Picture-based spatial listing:
<<<<
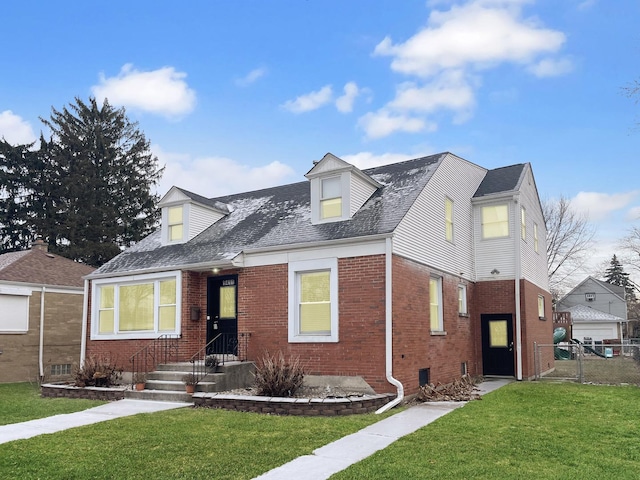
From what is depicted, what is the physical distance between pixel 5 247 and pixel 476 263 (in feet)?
107

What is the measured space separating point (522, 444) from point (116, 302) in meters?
12.0

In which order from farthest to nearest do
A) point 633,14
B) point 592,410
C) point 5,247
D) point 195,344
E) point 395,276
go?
point 5,247 < point 195,344 < point 395,276 < point 633,14 < point 592,410

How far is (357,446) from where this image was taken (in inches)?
295

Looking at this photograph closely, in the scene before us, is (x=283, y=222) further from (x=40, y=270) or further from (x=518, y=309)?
(x=40, y=270)

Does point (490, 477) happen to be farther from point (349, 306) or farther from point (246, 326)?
point (246, 326)

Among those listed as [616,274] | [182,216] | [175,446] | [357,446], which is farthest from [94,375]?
[616,274]

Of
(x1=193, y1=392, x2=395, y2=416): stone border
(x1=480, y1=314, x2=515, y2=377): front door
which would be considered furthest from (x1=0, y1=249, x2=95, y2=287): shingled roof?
(x1=480, y1=314, x2=515, y2=377): front door

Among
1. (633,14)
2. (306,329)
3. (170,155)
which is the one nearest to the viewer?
(633,14)

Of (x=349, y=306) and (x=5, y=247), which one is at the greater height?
(x=5, y=247)

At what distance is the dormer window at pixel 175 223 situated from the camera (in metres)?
16.3

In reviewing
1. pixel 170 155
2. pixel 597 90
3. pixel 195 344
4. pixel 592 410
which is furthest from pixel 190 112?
pixel 170 155

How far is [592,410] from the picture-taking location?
1005 centimetres

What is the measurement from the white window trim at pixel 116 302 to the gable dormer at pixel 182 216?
167cm

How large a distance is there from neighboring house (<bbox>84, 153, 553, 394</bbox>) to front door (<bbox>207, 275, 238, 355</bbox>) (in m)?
0.04
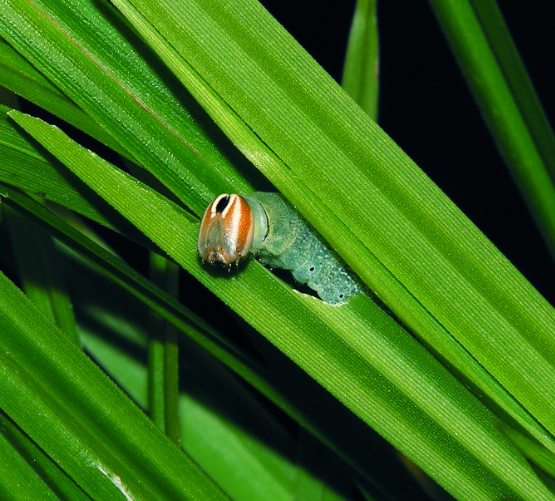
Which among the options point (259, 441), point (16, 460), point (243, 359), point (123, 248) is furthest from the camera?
point (123, 248)

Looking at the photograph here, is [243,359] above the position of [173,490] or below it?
above

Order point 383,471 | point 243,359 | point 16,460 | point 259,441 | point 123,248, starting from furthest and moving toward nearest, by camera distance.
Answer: point 123,248 → point 259,441 → point 383,471 → point 243,359 → point 16,460

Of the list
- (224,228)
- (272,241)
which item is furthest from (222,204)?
(272,241)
>>>>
◆ **Problem requirements**: Format the listing lines as a JSON list of strings, one string per line and blank lines left out, starting with the line that contains "Looking at the" and going on through the end of the listing.

◆ **Complete response**:
[
  "Looking at the photograph here, is [243,359] above the position of [173,490] or below it?",
  "above",
  "Order point 383,471 | point 243,359 | point 16,460 | point 259,441 | point 123,248, starting from furthest and moving toward nearest, by camera distance.",
  "Answer: point 123,248 → point 259,441 → point 383,471 → point 243,359 → point 16,460",
  "Of the list",
  "- (224,228)",
  "- (272,241)",
  "which item is furthest from (222,204)?",
  "(272,241)"
]